Il maxiemendamento alla manovra accoglie quasi tutte le modifiche approvate dalla commissione Bilancio del Senato e introduce poche novità. Gli abruzzesi avranno 10 anni di tempo per restituire i tributi, sospesi in seguito al sisma. Circa 250 magistrati potranno essere assunti grazie all'incremento del contributo per i processi, si accorciano i tempi di riscossione dell'Inps e viene spalmato in tre anni il taglio delle risorse per i patronati.

Nessun colpo di scena sulle quote latte, con le rate delle multe che restano sospese fino al 31 dicembre. Nulla di fatto anche per le regioni, enti locali e province. Resta infatti il taglio inizialmente previsto dalla manovra; l'unica concessione fatta riguarda la modulazione, che potrà essere decisa in accordo tra governo ed enti. Ma si apre uno spiraglio alla possibilità di rivedere i tagli nel decreto previsto dal federalismo fiscale.
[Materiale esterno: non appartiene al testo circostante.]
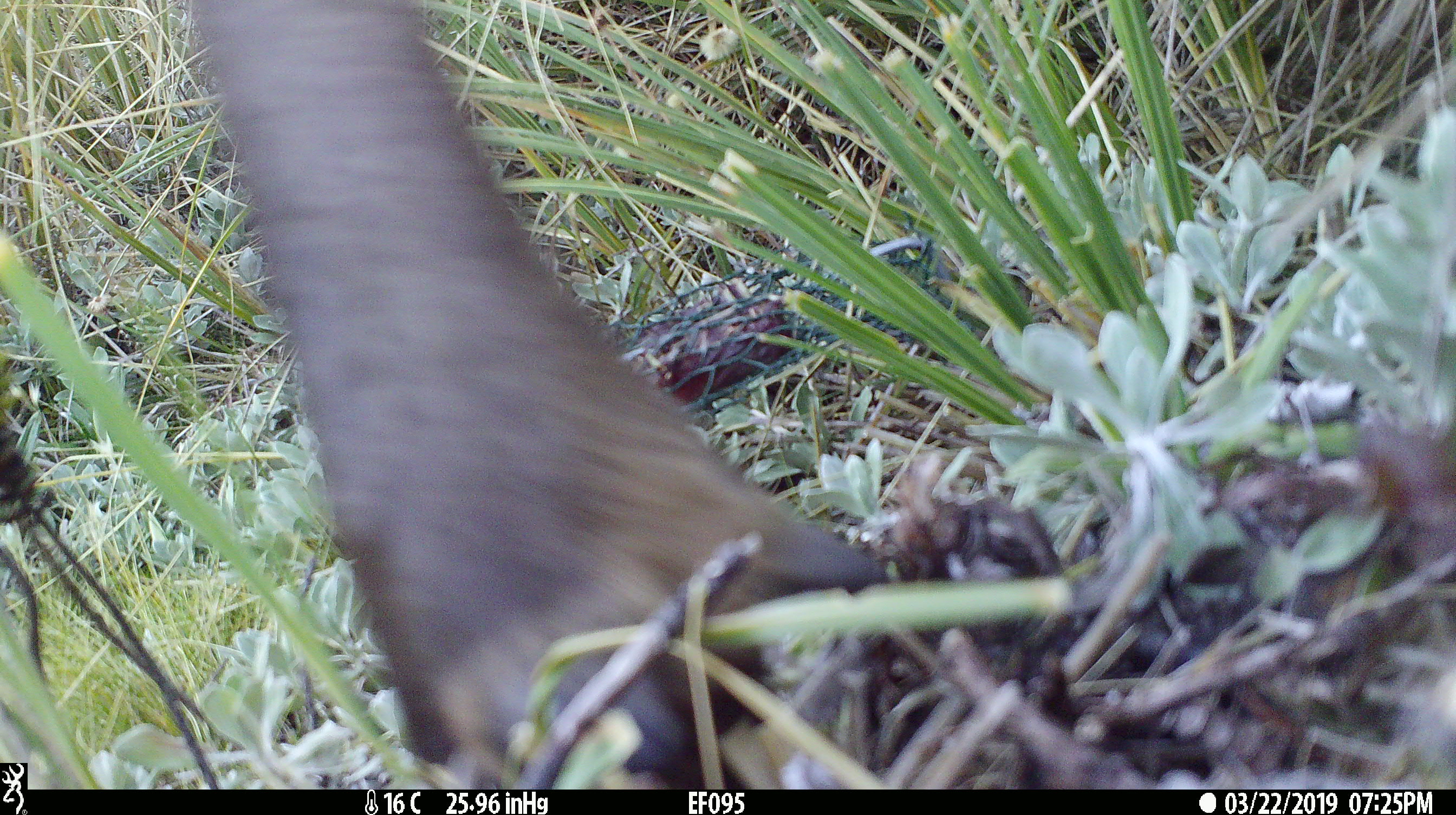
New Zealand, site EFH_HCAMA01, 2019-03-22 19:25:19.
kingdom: Animalia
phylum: Chordata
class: Mammalia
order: Artiodactyla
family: Cervidae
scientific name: Cervidae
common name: deer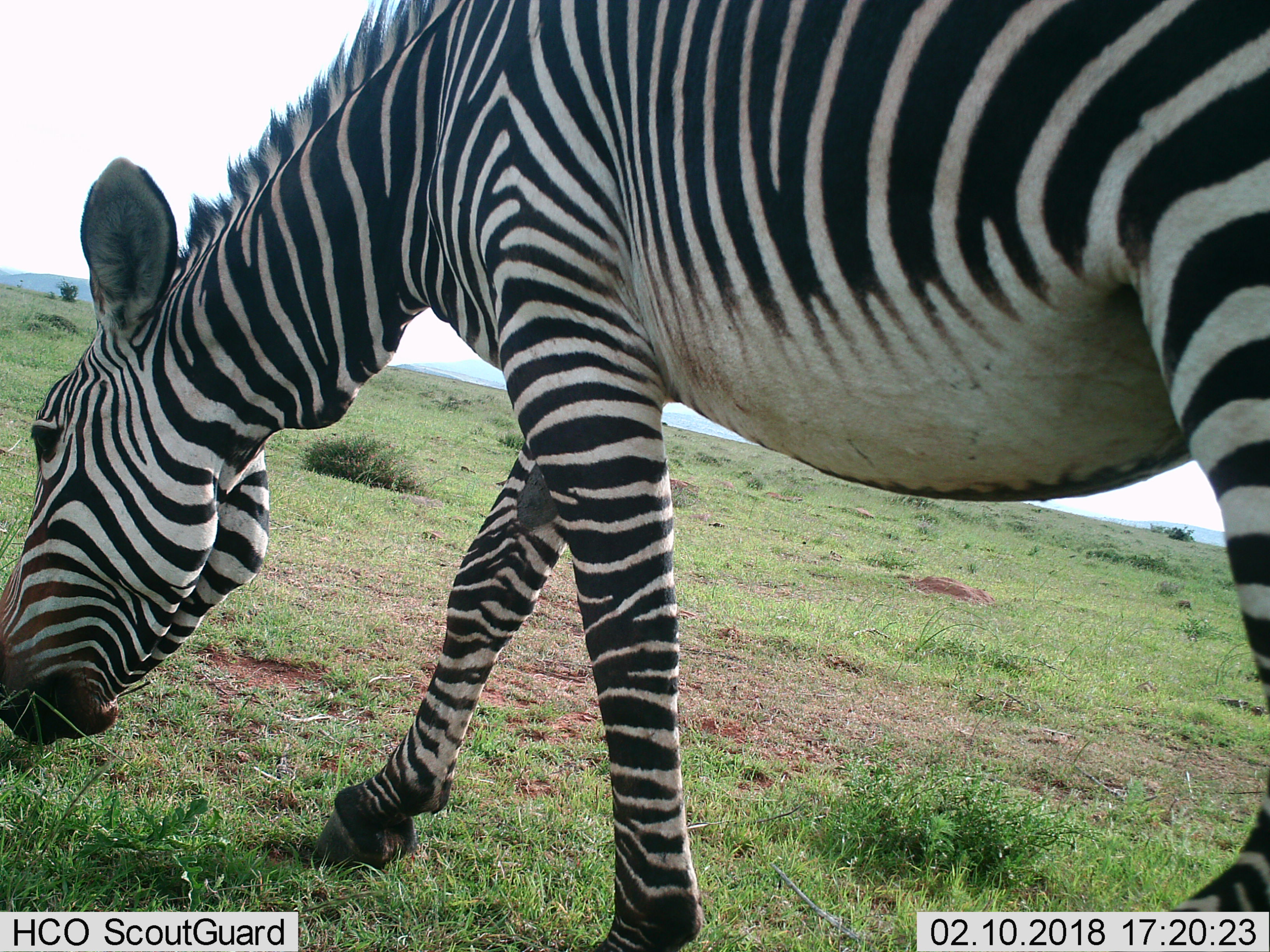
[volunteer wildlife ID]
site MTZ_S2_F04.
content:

Salta la deroga al numero massimo di 20 alunni, per le classi con bambini disabili. E viene cancellato il taglio della diaria per i diplomatici nominati prima dell'entrata in vigore del decreto. Via anche le novità per il settore dell'autotrasporto, che erano state inserite nella bozza circolata martedì. Il personale dell'Isae e le risorse saranno assorbite non solo dal Mef ma anche dall'Istat. Cancellata anche la norma che consentiva ai professori delle università private che hanno raggiunto l'età per andare in pensione di restare al lavoro altri tre anni. E cancellate anche le risorse per il comitato atlantico, pari a 250.000 euro.
La manovra che uscirà dal Senato farà solo un breve passaggio alla Camera, dove entrerà il 26 luglio e dovrà essere licenziata entro il 29. Queste dovrebbero quindi essere le ultime modifiche che entrano nel provvedimento.
Ha rinnovato il giudizio negativo sulla manovra il segretario generale della Cgil, Guglielmo Epifani, per il quale il testo del maxiemendamento conferma che si tratta di un ''provvedimento all'insegna dell'iniquità''.

Intanto, è stata aggiornata a questa mattina la riunione della Conferenza delle Regioni (al centro della discussione anche la questione della restituzione delle deleghe) mentre il Pd ha annunciato iniziative di mobilitazione in tutta Italia per il 16 e 17 luglio.